* BEGIN *

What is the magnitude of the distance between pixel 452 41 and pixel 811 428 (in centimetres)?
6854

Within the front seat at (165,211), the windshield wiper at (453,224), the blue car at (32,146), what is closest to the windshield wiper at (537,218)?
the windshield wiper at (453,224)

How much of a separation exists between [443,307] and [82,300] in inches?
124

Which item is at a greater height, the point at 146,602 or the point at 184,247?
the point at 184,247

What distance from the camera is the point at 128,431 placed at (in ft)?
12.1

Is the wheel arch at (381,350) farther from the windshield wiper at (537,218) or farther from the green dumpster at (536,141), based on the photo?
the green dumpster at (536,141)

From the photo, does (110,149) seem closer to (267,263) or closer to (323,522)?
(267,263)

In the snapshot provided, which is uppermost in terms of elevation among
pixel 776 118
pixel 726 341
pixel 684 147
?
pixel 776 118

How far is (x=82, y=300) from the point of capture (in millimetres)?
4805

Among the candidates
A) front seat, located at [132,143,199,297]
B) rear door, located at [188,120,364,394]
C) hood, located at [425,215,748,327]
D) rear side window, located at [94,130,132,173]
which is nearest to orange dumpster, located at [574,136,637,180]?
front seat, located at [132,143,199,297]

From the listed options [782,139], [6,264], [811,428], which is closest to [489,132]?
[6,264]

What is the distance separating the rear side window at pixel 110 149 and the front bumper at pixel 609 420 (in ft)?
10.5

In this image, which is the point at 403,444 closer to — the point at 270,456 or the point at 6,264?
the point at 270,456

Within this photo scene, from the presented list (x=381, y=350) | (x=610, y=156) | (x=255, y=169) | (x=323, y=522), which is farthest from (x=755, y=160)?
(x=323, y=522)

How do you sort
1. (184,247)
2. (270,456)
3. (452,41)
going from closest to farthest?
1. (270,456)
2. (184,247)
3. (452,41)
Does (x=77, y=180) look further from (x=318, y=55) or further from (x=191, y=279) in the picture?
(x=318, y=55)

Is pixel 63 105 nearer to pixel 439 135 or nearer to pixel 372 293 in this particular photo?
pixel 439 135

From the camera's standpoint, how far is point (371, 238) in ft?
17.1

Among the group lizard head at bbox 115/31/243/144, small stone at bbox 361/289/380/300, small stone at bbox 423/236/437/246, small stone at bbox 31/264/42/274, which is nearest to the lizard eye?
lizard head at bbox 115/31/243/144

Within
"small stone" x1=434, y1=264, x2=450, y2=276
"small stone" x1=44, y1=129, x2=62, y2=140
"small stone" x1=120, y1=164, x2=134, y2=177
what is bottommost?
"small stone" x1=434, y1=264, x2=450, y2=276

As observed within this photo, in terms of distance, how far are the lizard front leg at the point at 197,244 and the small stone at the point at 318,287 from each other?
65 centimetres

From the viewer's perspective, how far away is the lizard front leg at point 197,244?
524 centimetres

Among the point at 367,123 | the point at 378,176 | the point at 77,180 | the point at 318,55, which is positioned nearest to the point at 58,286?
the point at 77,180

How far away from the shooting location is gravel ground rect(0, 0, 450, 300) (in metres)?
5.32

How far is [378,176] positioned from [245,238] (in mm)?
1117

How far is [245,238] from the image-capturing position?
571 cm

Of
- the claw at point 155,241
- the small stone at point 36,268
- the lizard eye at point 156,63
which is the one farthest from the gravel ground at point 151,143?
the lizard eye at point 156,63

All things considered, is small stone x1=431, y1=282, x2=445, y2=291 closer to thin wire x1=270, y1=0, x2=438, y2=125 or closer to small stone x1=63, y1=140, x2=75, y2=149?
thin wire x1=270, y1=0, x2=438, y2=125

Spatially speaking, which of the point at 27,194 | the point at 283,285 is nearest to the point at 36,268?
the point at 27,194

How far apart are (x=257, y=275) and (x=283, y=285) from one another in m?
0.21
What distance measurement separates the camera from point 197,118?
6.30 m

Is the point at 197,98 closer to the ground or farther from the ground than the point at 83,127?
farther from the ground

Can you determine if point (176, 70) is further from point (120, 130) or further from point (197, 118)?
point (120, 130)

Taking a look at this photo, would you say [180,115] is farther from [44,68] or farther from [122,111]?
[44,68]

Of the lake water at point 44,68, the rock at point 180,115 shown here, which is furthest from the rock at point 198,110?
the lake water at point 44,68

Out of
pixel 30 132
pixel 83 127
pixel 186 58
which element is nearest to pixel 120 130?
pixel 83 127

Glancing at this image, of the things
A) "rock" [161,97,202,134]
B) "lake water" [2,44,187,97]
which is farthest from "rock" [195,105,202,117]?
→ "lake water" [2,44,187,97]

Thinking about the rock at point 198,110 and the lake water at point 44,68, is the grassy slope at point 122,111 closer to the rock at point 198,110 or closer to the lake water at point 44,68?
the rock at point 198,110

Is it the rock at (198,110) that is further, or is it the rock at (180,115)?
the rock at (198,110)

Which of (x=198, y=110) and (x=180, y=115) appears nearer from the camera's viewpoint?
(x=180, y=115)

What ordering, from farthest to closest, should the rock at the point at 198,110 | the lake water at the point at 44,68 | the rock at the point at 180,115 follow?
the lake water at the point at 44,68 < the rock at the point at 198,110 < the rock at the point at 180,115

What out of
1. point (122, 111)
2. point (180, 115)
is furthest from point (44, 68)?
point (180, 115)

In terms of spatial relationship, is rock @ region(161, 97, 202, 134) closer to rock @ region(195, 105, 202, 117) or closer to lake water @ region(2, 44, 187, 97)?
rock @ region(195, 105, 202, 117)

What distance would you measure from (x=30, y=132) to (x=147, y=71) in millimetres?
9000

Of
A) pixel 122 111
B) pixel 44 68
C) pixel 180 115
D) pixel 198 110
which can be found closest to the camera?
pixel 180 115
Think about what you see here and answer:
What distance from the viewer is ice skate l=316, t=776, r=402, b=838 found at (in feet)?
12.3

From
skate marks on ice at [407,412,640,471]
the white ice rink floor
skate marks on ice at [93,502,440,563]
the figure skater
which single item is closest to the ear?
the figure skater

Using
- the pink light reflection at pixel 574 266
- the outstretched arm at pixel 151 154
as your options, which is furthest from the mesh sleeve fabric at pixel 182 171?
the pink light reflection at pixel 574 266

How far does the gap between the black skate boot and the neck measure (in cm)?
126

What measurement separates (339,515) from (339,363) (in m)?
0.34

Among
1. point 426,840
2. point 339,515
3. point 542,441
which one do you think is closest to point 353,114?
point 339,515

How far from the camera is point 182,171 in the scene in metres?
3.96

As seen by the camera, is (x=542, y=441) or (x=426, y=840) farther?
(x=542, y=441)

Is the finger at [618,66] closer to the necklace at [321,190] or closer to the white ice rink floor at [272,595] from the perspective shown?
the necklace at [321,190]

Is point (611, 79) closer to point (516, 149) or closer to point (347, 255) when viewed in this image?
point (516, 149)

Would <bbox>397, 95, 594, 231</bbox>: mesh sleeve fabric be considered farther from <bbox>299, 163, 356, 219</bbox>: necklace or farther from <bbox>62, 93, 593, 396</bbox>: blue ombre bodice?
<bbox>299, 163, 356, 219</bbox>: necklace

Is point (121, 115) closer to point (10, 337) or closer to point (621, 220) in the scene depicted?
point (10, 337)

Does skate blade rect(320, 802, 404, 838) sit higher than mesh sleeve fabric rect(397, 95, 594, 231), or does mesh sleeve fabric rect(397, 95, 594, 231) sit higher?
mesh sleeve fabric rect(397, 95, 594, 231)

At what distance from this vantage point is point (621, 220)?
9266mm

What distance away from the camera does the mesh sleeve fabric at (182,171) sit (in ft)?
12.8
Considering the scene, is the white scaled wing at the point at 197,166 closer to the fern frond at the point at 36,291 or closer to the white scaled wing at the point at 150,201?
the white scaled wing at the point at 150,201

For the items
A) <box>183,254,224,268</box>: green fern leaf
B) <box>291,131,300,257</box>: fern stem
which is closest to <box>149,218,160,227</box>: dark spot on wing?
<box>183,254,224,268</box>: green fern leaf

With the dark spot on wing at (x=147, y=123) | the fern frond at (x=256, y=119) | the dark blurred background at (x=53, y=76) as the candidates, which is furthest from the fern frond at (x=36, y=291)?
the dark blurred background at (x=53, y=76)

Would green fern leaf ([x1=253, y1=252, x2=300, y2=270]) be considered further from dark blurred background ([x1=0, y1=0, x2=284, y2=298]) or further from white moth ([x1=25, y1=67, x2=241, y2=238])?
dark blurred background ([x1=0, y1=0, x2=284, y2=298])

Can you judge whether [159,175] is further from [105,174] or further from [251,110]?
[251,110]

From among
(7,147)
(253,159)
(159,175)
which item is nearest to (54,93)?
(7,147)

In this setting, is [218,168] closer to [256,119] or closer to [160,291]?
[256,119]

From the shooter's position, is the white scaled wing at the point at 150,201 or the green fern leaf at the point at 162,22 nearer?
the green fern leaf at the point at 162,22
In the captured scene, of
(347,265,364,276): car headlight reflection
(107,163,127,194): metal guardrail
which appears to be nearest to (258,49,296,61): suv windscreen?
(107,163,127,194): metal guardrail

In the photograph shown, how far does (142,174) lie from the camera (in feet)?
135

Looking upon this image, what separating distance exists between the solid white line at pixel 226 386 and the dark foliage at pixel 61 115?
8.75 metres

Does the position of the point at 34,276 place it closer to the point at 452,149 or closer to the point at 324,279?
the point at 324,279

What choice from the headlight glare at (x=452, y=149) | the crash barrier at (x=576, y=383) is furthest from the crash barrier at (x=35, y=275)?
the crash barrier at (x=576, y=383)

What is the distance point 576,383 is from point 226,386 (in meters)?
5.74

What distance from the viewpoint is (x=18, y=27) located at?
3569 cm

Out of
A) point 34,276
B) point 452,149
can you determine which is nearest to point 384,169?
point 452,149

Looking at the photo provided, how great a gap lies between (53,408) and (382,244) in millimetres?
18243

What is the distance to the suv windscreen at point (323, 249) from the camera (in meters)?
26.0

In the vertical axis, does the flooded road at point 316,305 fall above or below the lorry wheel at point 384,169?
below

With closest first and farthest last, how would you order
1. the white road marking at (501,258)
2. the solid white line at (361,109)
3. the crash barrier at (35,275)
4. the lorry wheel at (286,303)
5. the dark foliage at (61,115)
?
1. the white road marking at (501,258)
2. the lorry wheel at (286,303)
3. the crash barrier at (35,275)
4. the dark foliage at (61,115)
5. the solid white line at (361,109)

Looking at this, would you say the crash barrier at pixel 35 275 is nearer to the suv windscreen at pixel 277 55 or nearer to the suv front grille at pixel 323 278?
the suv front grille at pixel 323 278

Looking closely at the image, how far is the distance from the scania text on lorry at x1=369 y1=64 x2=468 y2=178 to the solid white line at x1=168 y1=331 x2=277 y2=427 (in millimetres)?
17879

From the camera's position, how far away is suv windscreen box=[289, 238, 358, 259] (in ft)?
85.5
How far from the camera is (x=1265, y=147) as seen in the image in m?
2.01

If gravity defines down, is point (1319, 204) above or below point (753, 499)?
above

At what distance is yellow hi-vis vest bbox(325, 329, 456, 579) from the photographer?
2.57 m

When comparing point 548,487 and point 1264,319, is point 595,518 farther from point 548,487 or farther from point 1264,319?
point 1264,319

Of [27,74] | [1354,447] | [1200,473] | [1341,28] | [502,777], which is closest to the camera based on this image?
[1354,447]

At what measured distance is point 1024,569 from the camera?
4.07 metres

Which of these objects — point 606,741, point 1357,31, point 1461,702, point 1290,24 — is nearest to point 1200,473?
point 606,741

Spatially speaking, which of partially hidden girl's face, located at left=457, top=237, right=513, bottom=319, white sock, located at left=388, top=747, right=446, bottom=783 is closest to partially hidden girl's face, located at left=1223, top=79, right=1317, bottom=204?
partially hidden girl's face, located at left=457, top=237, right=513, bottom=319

* END *

Work to complete:
Put the rows above, from the one that contains "Of [27,74] |" through the last row, into a numbered list, leaving out blank lines.

Final result:
1. Of [27,74] | [1354,447] | [1200,473] | [1341,28] | [502,777], which is closest to the camera based on this image?
2. [1354,447]
3. At what measured distance is point 1024,569 from the camera?
4. 4.07 metres
5. Which of these objects — point 606,741, point 1357,31, point 1461,702, point 1290,24 — is nearest to point 1200,473?
6. point 606,741
7. Spatially speaking, which of partially hidden girl's face, located at left=457, top=237, right=513, bottom=319, white sock, located at left=388, top=747, right=446, bottom=783 is closest to partially hidden girl's face, located at left=1223, top=79, right=1317, bottom=204?
8. partially hidden girl's face, located at left=457, top=237, right=513, bottom=319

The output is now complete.